## Consigne
Prolongez l’extrait consacré au soutien de l’État aux industries d’armement en reprenant juste après sa dernière phrase.

## Extrait du document
....

Malgré une culture assez bien gardée du secret entourant le détail des négociations des gros contrats d’armement, certains évènements malheureux parviennent toutefois aux oreilles du public et lui rappellent la complexité des arcanes de cette industrie. L’affaire Karachi a, par exemple, mis en lumière la mise en place d’un complexe réseau de commissions lors de la vente de navires de guerres et de sous-marins à l’Arabie Saoudite et au Pakistan. Cette corruption difficilement acceptable dans un monde idéal est en réalité monnaie courante dans cette industrie ou la concurrence n’est ni pure ni parfaite. Ces structures de facilitateurs ou d’entremetteurs sont malheureusement nécessaires pour remporter ces grands marchés. Une entreprise française ne pourra difficilement espérer décrocher un contrat dans un tel milieu là où ses concurrents risqueraient de ne pas avoir ces mêmes scrupules et où le pays acheteurs n’est pas trop regardant sur l’éthique des appels d’offre.
Du point de vu national, l’Etat est pris entre deux feux. Il doit combattre la corruption pour des raisons évidentes d’image. Par ailleurs il ne peut négliger les attentes politiques ou vénales de certaines parties prenantes lorsque l’obtention d’un contrat a des conséquences importantes en termes de souveraineté technologique ou de retombés économiques. Il déploie donc des moyens techniques ou humains afin de préserver l’indépendance et l’attractivité des industries nationales d’armement. C’est en effet en fournissant à ces industries une aide concrète sur la connaissance des réseaux d’influence, des particularités techniques de la concurrence, une mutualisation des efforts de veille, que l’Etat aide de façon « morale » ses entreprises. Le soutien ainsi prodigué n’est pas sans intérêt pour l’Etat qui garantit ainsi par l’indépendance et le niveau de ses industries de l’armement sa souveraineté.
La DGA (Direction Générale de l’Armement) s’efforce quant à elle de mutualiser les efforts de veille de l’ensemble des PME/ETI et grands groupes du tissu industriel national. C’est ainsi que son département ITE (Intelligence Technique et Economique) permet de garantir une veille efficace grâce à un puissant réseau d’informateurs professionnels parmi lesquels collabore occasionnellement la DRM (Direction du Renseignement Militaire). Par ailleurs, ITE propose également de la documentation classifiée et des outils d’analyse des données aux entreprises justifiant d’un tel besoin. Outre la collecte d’informations, le stockage de données cruciales sous le toit de la DGA permet une protection accrue que certaines entreprises ne pourraient assurer par manque de moyen / de compétences. L’évolution des technologies de big data ces dernières années a encouragé les investissements dans des outils informatiques capables de traiter toujours plus d’information. C’est ainsi que sont nés par exemple les programmes Artemis pour la DGA et Echelon pour la NSA américaine ayant tout deux pour ambition une veille et une analyse toujours plus complète. Ce n’est qu’en développant ces outils d’intelligence économique que l’Etat pourra répondre au besoin des PME de la défense tel que soulevé par le rapport des députés Caillaud et Michel.

....

## Questions spatiales associées à des images
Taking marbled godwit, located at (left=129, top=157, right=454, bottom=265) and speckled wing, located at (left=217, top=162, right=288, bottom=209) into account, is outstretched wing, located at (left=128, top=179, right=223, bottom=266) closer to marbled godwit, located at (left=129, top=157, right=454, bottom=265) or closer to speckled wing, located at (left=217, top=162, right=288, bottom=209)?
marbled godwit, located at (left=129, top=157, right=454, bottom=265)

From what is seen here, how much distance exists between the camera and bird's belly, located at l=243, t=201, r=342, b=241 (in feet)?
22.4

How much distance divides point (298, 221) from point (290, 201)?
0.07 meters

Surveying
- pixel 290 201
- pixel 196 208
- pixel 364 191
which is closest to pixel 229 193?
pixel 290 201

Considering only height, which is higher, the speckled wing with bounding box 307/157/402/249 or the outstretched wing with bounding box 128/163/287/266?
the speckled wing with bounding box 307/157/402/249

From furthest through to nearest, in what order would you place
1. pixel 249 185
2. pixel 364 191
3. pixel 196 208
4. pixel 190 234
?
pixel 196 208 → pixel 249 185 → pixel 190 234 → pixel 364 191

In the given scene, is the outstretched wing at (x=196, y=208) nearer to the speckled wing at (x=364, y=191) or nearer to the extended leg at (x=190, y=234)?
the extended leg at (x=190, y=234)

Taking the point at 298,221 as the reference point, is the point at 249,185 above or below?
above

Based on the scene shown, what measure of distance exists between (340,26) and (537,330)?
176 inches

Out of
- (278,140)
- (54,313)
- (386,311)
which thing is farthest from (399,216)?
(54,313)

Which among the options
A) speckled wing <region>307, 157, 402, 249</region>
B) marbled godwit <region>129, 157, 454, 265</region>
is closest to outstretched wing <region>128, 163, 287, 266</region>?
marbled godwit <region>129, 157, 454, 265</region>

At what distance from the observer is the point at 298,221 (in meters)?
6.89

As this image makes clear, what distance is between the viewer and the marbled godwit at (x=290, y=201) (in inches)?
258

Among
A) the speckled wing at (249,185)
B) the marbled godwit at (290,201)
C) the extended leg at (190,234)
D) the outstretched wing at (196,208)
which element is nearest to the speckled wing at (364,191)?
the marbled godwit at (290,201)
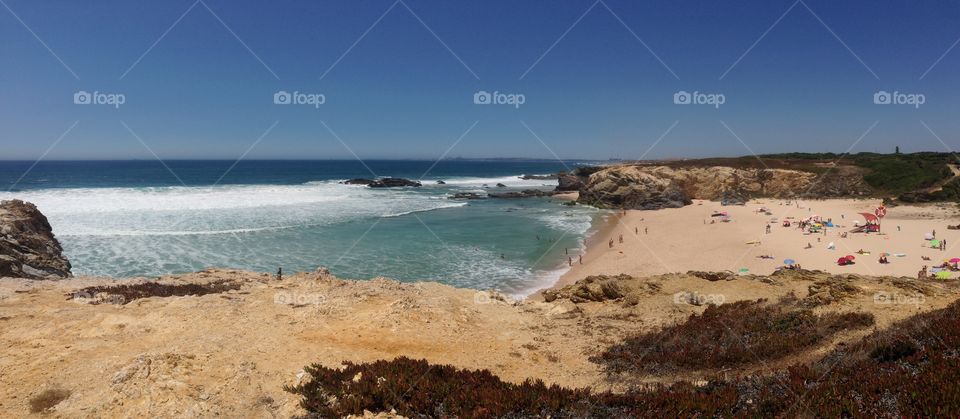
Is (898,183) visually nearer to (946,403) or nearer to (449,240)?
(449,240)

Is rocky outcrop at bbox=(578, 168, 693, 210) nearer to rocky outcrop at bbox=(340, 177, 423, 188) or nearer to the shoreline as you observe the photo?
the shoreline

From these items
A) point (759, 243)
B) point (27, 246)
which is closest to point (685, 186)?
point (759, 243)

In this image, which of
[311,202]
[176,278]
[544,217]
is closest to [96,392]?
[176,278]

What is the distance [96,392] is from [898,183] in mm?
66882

....

## Résultat
Les grands contrats d’exports d’armement reposent en effet souvent sur un pilier public et un pilier privé. Il n’est pas rare que les grands groupes industriels sous-traitent l’intermédiation à des sociétés spécialisées. La société Eurotradia est notamment la filiale conseil en grand export d’Airbus, Thalès, MBDA, Dassault Aviation etc. Cette dernière à très récemment été racheté par l’ADIT (Agence pour la diffusion de l’information technologique), un des leaders français de l’intelligence économique et de l’intelligence stratégique. Ce rachat nous illustre les synergies et la coopération toujours plus essentielles entre les exportations d’armement et l’intelligence économique. Adit est en partie détenue par des fonds privés et en partie par des fonds publics (via l’agence des participations et la Bpi)
La connaissance des réseaux d’informations et d’influence est donc aussi important que la connaissance technique des produits concurrents. Seulement, l’activité d’intelligence économique dans le domaine des industries de défense ne se contente pas de redoubler d’efforts pour protéger des informations sensibles ou pour en collecter. Le développement de réseaux d’influence s’accompagne parfois de réelles entreprises d’influence voire même de déstabilisations ou de prédations d’entreprises concurrentes. Le retrait « d’obstacles stratégiques » s’effectue souvent par des guerres plus ou moins feutrés ou beaucoup de coups sont permis. Il n’est en effet pas rare que de véritables campagnes de déstabilisation soit mises en place par un dénigrement massif et organisé d’une décision ou du groupe de personne ayant prise cette décision.
La vente d’avions de chasse Rafale en Inde a été abordée par la presse française comme un succès bien qu’elle ait causé un véritable scandale en Inde. Ce dernier ne concernait pas directement l’offre technique de Dassault aviation mais plutôt les modalités du transfert de technologie entre la France et l’Inde. En lieu et place de favoriser HAL (Hindustan Aeronautics Limited), la grande entreprise nationale considérée favorite, Dassault Aviation a préféré tisser des liens avec Reliance en raison de pressions qu’elle « aurait reçues » par le gouvernement Modi. Anil Ambani, dirigeant de Reliance, est un ami proche du président indien ce qui soulève des craintes de conflits d’intérêts et a suscité une véritable remise en question de l’achat d’avions français par une grande partie de la presse locale.
La vente de matériel militaire peut motiver des manœuvres politiques (corruption, intercession, etc.) et le contraire est vrai également : une entreprise peut se faire contraindre puis attaquer en raison des liens politique qu’elle a tissés comme ce fût le cas pour Dassault Aviation en Inde alors que ceux-ci sont parfaitement licites. Il y a souvent d’habiles manipulateurs, au travers de cabinets d’intelligence économique (ou de services secrets), en charge de mener des investigations à charge et d’organiser des actions de déstabilisation.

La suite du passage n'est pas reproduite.